New paper from the lab accepted at NeurIPS: “Implicit variance regularization in non-contrastive SSL.” In our article, first-authored by Manu and Axel, we add further understanding to how non-contrastive self-supervised learning (SSL) methods avoid collapse.
Self-supervised learning methods like BYOL and SimSiam learn representations by requiring network outputs for two augmented versions of the same input to be similar. However, how these approaches avoid representational collapse still is still not fully understood. In previous work, Tian, Chen, and Ganguli (2021) performed a comprehensive analysis for the Euclidean metric. However, state-of-the-art SSL approaches use the cosine similarity.
Building on DirectPred (Tian, Chen, and Ganguli 2021), we analyzed the learning dynamics under cosine similarity in the eigenspace of the predictor network.
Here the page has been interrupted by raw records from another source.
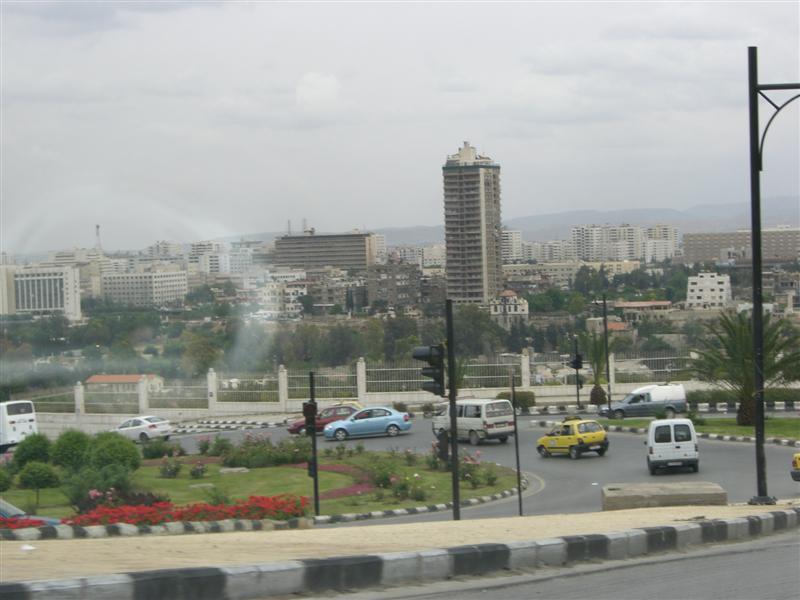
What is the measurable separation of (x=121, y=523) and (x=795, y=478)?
42.8 ft

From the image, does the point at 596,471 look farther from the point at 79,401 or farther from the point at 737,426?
the point at 79,401

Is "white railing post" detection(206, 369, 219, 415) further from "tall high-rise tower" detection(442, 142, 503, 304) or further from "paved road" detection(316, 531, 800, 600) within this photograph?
"tall high-rise tower" detection(442, 142, 503, 304)

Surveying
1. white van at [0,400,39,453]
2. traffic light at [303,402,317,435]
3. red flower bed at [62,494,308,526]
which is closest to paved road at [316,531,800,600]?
red flower bed at [62,494,308,526]

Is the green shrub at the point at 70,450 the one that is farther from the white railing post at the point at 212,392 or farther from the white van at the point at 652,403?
the white van at the point at 652,403

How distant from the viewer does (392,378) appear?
4850cm

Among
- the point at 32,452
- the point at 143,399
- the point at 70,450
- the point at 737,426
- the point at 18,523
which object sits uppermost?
the point at 18,523

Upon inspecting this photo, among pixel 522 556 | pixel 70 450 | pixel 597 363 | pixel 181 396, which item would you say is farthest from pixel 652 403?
pixel 522 556

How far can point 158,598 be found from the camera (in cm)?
695

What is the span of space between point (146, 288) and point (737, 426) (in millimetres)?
56979

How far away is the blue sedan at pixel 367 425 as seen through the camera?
37406 mm

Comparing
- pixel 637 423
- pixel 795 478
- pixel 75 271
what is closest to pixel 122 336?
pixel 75 271

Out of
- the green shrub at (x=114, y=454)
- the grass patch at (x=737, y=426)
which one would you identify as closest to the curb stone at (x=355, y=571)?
the green shrub at (x=114, y=454)

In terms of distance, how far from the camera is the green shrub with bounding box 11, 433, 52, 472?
30781 millimetres

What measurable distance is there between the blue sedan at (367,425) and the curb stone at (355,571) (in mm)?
27135
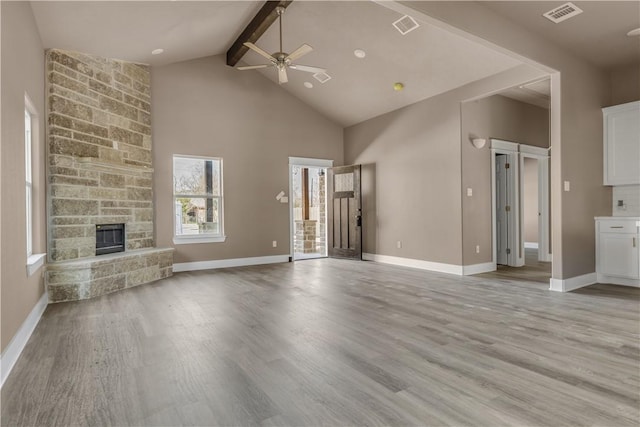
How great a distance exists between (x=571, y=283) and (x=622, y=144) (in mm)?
2041

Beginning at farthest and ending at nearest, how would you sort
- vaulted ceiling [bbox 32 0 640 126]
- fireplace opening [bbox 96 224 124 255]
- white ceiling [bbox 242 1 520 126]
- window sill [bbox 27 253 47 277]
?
fireplace opening [bbox 96 224 124 255], white ceiling [bbox 242 1 520 126], vaulted ceiling [bbox 32 0 640 126], window sill [bbox 27 253 47 277]

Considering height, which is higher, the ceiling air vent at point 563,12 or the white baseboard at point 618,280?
the ceiling air vent at point 563,12

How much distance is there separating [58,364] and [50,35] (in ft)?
12.3

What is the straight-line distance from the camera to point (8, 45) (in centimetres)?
266

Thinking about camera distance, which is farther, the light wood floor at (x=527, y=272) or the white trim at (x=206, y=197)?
the white trim at (x=206, y=197)

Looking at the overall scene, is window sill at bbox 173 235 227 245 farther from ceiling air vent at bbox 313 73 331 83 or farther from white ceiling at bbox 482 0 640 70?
white ceiling at bbox 482 0 640 70

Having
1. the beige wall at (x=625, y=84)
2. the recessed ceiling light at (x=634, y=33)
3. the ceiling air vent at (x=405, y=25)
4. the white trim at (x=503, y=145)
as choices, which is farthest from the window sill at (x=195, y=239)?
the beige wall at (x=625, y=84)

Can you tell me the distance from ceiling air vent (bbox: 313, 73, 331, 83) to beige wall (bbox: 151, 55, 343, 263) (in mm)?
1083

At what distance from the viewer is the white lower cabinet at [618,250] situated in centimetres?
451

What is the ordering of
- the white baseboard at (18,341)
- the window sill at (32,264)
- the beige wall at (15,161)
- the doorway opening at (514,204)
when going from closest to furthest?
the white baseboard at (18,341)
the beige wall at (15,161)
the window sill at (32,264)
the doorway opening at (514,204)

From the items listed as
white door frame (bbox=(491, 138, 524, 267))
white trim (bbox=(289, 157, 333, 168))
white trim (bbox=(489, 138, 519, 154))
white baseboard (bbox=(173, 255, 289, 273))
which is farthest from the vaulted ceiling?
white baseboard (bbox=(173, 255, 289, 273))

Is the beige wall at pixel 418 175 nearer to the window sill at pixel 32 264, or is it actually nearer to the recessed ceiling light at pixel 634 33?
the recessed ceiling light at pixel 634 33

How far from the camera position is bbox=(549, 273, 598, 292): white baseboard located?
439cm

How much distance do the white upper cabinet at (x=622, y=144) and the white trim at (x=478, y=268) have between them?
2.02 metres
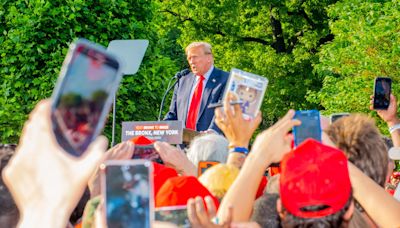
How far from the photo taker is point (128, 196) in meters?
2.00

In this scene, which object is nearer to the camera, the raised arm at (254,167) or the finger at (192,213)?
the finger at (192,213)

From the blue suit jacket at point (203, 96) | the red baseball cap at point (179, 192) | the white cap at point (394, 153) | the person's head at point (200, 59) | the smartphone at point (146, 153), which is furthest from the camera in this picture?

We show that both Euclidean and cosine similarity avoid collapse through implicit variance regularization, albeit through different mechanisms. Our work thereby links DirectPred with VICReg (Bardes, Ponce, and LeCun 2022), which uses explicit variance regularization.
Moreover, our analysis reveals that the eigenvalues of the embedding covariance matrix act as effective learning rate multipliers, which impedes the recruitment of small eigenvalues and leads to low-rank representations. We propose a family of isotropic loss functions that equalize the learning dynamics across modes and show in simulations that IsoLoss speeds up learning and increases robustness, which allows it to dispense with the EMA target.